Voulez-vous le retour de la monarchie?

Votez: Oui.

Voulez-vous au contraire:

Une résistance énergique, la lutte à outrance?

Voulez-vous l’intégrité du territoire et une paix durable?

Voulez-vous la Commune, plusieurs fois promise, aujourd’hui refusée?

Votez NON.

Les membres de la commission: Ant. Arnaud, Garnier, Pindy, D. Th. Régère.

Le bureau: Ch. Beslay, président; Eugène Châtelain, secrétaire.

Le numéro du journal qui contient ces deux argumentaires est celui qui contient aussi le bel article de Blanqui que j’ai déjà publié il y a déjà longtemps et qui dit « La vérité sur le 31 octobre« .

Un autre « Basile journaliste » (voir notre article du 18 septembre) ou le même, s’est permis d’écrire:

Les Blanqui, les Pyat, les Flourens ont donné, dans cette mémorable journée d’hier, la mesure de leur valeur.
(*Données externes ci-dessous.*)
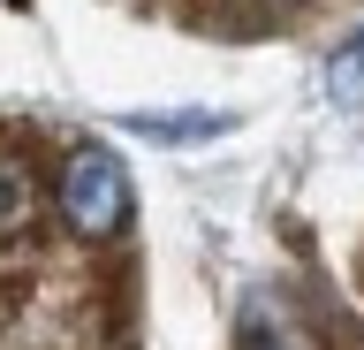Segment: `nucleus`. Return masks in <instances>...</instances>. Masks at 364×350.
Here are the masks:
<instances>
[{"instance_id":"nucleus-1","label":"nucleus","mask_w":364,"mask_h":350,"mask_svg":"<svg viewBox=\"0 0 364 350\" xmlns=\"http://www.w3.org/2000/svg\"><path fill=\"white\" fill-rule=\"evenodd\" d=\"M61 213L76 236H114L129 221V175L107 145H76L61 168Z\"/></svg>"},{"instance_id":"nucleus-4","label":"nucleus","mask_w":364,"mask_h":350,"mask_svg":"<svg viewBox=\"0 0 364 350\" xmlns=\"http://www.w3.org/2000/svg\"><path fill=\"white\" fill-rule=\"evenodd\" d=\"M129 130L159 145H205V138H228L235 115H129Z\"/></svg>"},{"instance_id":"nucleus-6","label":"nucleus","mask_w":364,"mask_h":350,"mask_svg":"<svg viewBox=\"0 0 364 350\" xmlns=\"http://www.w3.org/2000/svg\"><path fill=\"white\" fill-rule=\"evenodd\" d=\"M8 8H31V0H8Z\"/></svg>"},{"instance_id":"nucleus-2","label":"nucleus","mask_w":364,"mask_h":350,"mask_svg":"<svg viewBox=\"0 0 364 350\" xmlns=\"http://www.w3.org/2000/svg\"><path fill=\"white\" fill-rule=\"evenodd\" d=\"M235 350H318V335L304 327L289 297H273V289H250L243 297V320H235Z\"/></svg>"},{"instance_id":"nucleus-3","label":"nucleus","mask_w":364,"mask_h":350,"mask_svg":"<svg viewBox=\"0 0 364 350\" xmlns=\"http://www.w3.org/2000/svg\"><path fill=\"white\" fill-rule=\"evenodd\" d=\"M31 213H38V175L16 145H0V236H23Z\"/></svg>"},{"instance_id":"nucleus-5","label":"nucleus","mask_w":364,"mask_h":350,"mask_svg":"<svg viewBox=\"0 0 364 350\" xmlns=\"http://www.w3.org/2000/svg\"><path fill=\"white\" fill-rule=\"evenodd\" d=\"M326 84H334V99H364V31H357V38H349V46L334 53Z\"/></svg>"}]
</instances>
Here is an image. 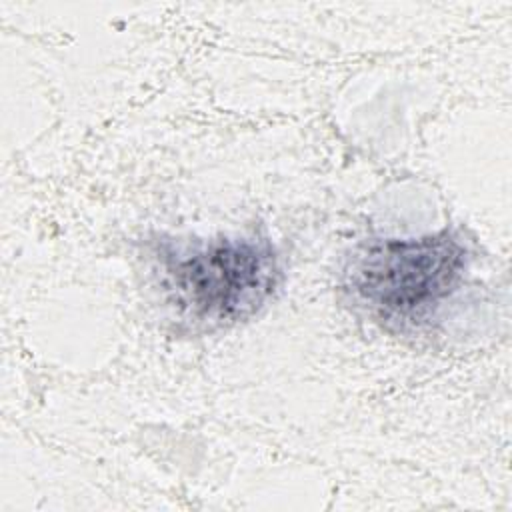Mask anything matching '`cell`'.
<instances>
[{
    "instance_id": "1",
    "label": "cell",
    "mask_w": 512,
    "mask_h": 512,
    "mask_svg": "<svg viewBox=\"0 0 512 512\" xmlns=\"http://www.w3.org/2000/svg\"><path fill=\"white\" fill-rule=\"evenodd\" d=\"M154 272L176 318L192 328H224L256 314L276 292L282 266L268 238H218L154 246Z\"/></svg>"
},
{
    "instance_id": "2",
    "label": "cell",
    "mask_w": 512,
    "mask_h": 512,
    "mask_svg": "<svg viewBox=\"0 0 512 512\" xmlns=\"http://www.w3.org/2000/svg\"><path fill=\"white\" fill-rule=\"evenodd\" d=\"M468 246L456 230L362 244L344 270V288L368 316L406 330L430 322L462 288Z\"/></svg>"
}]
</instances>
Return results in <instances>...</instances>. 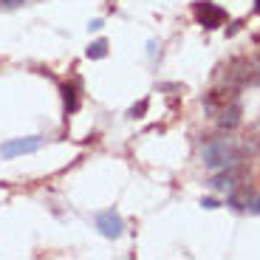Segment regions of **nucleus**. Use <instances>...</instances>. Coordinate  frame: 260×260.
I'll list each match as a JSON object with an SVG mask.
<instances>
[{
	"instance_id": "obj_6",
	"label": "nucleus",
	"mask_w": 260,
	"mask_h": 260,
	"mask_svg": "<svg viewBox=\"0 0 260 260\" xmlns=\"http://www.w3.org/2000/svg\"><path fill=\"white\" fill-rule=\"evenodd\" d=\"M235 184H238L235 173H223V176L212 178V189H218V192H229V189H235Z\"/></svg>"
},
{
	"instance_id": "obj_7",
	"label": "nucleus",
	"mask_w": 260,
	"mask_h": 260,
	"mask_svg": "<svg viewBox=\"0 0 260 260\" xmlns=\"http://www.w3.org/2000/svg\"><path fill=\"white\" fill-rule=\"evenodd\" d=\"M62 102H65V113H74L79 108L77 88H74V85H62Z\"/></svg>"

Ces généraux en chambre, ces stratégistes de Ia Patrie en danger n’ont même pas su organiser la révolution qu’ils avaient méditée. On les a entendus piailler, vociférer, se payer de grands mots et de grands gestes; quant à de l’action, cherchez-en les traces…

Ah! si pourtant. Les envahisseurs de l’Hôtel de Ville se sont fait servir à dîner d’abord. Le salut public, c’est bien; le salut de l’estomac, c’est mieux.

Puis, entre la poire et le fromage, ils ont envoyé au ministère des finances deux délégués — deux, vous lisez bien — deux délégués, porteurs d’un bon signé Blanqui.

Un bon de quinze millions

Confondant ainsi — oh! bien involontairement — le salut public avec la caisse publique.

C’est dans Le Gaulois, daté du 3 novembre. Et signé d’un secrétaire de la rédaction. Dans son numéro du lendemain, le même journal, paraphrasant le Journal officiel du 2 novembre, qui annonçait

Le Gouvernement consultera la population de Paris tout entière dès après-demain, c’est-à-dire dans le plus court délai possible, sur la question de savoir si elle veut, pour gouvernement MM. Blanqui, Félix Pyat, Flourens et leurs amis, renforcés par une commune révolutionnaire, ou si elle conserve sa confiance aux hommes qui ont accepté, le 4 septembre, le périlleux et douloureux devoir de sauver la patrie.

appelle, évidemment, à voter oui:

Les hommes d’ordre, les vrais patriotes, ceux qui veulent le salut de Paris, le salut de la Patrie, ceux qui veulent maintenir le Gouvernement actuel, voteront OUI.

Ceux qui veulent être gouvernés par MM. Blanqui, Mégy, Flourens, Pyat, etc., voteront NON.

Votons Oui.

Mais, assez donné la parole aux réactionnaires. Notez que Le Rappel publie, lui aussi, l’argumentaire du comité central pour le vote NON — alors que ce journal appelle, lui aussi, à voter OUI.

 

Le résultat donne 321,373 oui contre 53,585 non (et, pour l’armée et la garde mobile, 236,623 oui et 9.053 non). Un triomphe pour les Trochu et Favre… Quand même un bon tiers de non dans le onzième (18,425 oui et 9,114 non) et surtout une majorité de non dans le vingtième (8,291 oui et 9,635 non).

Livre cité

Flourens (Gustave)Paris livré, Lacroix, Verboeckhoven et Cie, 1871.

Cet article a été préparé en juin 2020.